Carel,

one good ay to start this work is by writing down the complex impedances of the components as a function of frequency. You should be able to do this, otherwise the assignmnet given to you would be useless. So:

X(L1) = f1(f)

X(R1)=f2(f)

X(C1)=f3(f)

where f1...f3 are the frequency dependend functions for the impedance of the components L1, R1 and C1 and f is the frequency.

Step 2 would be to write down the network equations.

2.1: Look at R1 and C1, this circuit can be replaced by a single complex impedance X(CR). To do this, forget L1 for a while, look only at R1 and C1 and the circuit they make.

2.2: Having replace R1 and C1 by a single impedance X(CR), now include L1 into the equation. What kind of circuit make X(CR) and X(L)? Calculate Vout as a function of Vin, X(L1) and X(CR).

Step 3: Now you should have something like Vout=Vin*foo(f) where foo(f) is the complex equation you have developed in the other steps. You next convert this to Vout/Vin=foo(f).

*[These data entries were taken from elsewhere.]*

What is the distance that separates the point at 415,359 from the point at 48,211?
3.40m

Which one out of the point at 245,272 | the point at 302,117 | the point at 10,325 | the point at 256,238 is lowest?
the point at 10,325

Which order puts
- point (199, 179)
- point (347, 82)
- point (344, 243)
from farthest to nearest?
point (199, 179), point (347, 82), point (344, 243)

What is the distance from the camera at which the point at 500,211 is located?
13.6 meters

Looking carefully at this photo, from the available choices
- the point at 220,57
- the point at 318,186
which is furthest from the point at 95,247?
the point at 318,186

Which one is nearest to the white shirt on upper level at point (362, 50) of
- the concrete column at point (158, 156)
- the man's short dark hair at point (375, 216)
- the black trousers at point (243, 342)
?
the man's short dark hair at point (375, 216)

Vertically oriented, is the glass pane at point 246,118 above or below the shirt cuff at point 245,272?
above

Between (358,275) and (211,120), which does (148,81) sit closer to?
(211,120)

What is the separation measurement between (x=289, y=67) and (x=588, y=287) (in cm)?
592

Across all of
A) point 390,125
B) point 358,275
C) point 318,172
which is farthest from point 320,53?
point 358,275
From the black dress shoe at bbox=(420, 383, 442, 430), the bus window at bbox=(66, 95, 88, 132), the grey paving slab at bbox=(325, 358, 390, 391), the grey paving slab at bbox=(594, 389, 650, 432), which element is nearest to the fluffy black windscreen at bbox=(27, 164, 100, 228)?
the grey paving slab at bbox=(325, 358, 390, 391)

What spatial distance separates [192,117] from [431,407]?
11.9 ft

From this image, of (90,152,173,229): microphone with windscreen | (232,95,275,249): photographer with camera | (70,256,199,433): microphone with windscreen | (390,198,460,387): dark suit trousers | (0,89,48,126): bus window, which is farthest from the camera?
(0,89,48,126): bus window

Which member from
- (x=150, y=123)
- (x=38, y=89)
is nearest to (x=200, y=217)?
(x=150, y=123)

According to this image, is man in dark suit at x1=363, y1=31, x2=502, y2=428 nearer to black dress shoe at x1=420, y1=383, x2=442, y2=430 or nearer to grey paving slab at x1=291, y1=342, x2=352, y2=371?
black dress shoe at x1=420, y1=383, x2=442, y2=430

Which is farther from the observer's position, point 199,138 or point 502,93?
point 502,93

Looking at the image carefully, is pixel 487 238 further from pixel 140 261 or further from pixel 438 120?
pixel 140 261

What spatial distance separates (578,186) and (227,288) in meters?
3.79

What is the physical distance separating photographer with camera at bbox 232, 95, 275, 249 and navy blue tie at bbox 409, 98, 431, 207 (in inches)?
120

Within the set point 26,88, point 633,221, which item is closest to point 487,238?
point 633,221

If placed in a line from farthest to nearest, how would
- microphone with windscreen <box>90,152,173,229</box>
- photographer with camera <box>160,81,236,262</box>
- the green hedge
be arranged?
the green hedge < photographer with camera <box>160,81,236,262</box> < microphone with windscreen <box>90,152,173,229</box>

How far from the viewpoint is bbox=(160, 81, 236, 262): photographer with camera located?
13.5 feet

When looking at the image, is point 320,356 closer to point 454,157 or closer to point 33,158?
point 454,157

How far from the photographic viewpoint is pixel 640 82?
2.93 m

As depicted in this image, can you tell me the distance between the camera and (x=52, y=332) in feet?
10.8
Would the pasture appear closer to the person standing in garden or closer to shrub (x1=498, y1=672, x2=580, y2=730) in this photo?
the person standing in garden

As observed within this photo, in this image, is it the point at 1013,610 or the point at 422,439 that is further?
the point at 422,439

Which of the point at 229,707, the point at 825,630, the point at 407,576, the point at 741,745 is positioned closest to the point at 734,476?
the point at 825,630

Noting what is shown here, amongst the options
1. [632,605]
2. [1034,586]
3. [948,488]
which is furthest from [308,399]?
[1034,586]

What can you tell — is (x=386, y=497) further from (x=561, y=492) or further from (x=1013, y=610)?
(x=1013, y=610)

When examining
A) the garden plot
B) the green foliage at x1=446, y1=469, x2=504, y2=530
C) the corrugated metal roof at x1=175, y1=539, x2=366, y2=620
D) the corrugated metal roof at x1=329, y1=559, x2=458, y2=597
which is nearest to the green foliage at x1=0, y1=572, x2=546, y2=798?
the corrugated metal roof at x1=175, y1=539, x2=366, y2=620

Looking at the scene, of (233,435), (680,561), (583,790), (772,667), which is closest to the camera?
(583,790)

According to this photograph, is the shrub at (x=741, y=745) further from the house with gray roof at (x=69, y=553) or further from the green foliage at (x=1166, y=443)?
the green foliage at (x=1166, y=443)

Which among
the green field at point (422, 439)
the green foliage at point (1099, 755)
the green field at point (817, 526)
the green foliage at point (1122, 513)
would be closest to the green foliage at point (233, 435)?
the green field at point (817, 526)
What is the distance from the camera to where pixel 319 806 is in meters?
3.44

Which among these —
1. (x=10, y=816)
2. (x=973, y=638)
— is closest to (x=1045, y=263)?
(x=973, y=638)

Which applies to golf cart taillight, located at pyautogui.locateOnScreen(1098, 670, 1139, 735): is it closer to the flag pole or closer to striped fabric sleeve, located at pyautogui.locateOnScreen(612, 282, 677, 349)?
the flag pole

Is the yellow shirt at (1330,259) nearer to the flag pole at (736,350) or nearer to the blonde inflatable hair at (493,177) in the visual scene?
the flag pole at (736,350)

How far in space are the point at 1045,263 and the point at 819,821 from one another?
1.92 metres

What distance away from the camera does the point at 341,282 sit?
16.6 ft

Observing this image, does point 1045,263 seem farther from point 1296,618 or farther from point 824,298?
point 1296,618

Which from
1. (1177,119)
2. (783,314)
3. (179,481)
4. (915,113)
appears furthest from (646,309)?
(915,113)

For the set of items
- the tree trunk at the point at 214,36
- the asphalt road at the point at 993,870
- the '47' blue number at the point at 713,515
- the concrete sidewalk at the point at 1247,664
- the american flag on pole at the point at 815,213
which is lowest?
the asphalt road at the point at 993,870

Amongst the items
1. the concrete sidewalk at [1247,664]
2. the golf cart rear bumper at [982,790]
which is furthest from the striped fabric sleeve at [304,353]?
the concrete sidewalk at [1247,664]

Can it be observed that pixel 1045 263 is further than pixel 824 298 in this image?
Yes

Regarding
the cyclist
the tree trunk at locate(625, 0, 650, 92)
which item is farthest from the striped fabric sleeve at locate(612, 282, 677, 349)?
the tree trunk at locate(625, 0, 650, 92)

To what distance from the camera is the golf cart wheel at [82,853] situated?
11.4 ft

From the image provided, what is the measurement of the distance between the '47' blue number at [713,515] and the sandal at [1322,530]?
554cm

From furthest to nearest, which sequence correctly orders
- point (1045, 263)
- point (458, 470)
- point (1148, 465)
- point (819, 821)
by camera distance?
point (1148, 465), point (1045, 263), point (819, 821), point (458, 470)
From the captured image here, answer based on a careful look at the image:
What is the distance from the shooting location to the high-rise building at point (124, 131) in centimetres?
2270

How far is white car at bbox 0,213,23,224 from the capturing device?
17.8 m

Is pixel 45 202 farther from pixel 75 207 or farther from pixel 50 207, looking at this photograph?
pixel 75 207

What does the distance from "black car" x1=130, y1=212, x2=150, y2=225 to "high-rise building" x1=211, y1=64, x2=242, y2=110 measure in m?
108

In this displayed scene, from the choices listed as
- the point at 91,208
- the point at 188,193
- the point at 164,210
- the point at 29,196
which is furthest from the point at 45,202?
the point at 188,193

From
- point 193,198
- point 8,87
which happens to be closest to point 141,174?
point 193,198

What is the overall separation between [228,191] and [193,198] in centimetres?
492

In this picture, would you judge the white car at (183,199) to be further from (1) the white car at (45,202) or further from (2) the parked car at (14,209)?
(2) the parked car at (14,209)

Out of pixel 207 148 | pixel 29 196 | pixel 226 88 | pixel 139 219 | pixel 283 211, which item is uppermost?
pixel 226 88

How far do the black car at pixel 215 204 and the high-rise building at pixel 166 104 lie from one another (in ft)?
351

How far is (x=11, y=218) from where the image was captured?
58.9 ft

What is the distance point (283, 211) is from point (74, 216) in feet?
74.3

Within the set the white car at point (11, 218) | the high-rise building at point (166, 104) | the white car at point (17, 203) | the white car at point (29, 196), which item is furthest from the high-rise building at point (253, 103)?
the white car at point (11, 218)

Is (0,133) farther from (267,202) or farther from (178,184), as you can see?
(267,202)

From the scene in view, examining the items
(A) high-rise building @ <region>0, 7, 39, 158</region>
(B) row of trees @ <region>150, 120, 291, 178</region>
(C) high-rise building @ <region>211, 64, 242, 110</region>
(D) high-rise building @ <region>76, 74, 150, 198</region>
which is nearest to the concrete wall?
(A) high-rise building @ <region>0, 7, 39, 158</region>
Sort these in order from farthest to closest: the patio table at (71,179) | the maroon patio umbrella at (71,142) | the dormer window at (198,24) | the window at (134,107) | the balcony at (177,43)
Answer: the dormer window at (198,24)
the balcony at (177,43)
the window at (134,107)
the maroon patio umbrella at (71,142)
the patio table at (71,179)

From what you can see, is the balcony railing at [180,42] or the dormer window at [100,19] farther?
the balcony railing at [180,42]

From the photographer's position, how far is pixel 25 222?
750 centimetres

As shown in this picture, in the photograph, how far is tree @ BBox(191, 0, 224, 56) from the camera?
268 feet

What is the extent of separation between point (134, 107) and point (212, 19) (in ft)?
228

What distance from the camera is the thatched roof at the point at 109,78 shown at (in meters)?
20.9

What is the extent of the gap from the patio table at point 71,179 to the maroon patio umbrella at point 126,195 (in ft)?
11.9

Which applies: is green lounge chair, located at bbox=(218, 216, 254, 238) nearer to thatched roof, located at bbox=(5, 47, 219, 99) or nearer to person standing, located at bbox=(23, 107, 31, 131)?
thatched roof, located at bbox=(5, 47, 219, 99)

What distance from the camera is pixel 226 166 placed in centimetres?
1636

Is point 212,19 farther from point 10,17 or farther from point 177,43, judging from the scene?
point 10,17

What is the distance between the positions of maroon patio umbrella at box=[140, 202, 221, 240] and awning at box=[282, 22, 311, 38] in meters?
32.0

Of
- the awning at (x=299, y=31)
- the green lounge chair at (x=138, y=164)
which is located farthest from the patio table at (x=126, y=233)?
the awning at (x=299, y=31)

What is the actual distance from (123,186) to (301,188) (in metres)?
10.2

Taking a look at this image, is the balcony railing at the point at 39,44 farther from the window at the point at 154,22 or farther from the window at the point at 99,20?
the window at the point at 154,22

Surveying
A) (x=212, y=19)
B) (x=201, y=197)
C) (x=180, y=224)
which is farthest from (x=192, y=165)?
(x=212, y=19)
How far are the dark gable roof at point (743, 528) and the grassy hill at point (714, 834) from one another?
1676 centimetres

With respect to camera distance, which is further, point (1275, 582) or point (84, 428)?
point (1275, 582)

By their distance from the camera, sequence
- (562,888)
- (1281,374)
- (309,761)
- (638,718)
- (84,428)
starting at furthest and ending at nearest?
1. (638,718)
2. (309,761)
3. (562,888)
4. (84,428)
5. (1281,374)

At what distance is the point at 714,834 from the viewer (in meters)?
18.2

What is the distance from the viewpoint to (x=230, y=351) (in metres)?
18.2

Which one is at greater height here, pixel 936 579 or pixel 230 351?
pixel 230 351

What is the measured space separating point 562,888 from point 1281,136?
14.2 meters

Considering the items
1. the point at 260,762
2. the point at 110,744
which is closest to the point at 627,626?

Step 4: From foo(f) you can find the amplitude and phase of the transfer function with respect to frequency. By putting the desired phase and/or amplitude into these equations and solving for the frequency f you'll arrive at the result.

This is the "hard" way, the way I was meant to learn it. Of course, you could built the circuit and find the result by testing and measuring it. Or you could use a simulator like SPICE. But both these ways will not help you gain insight about what's going on in the circuit.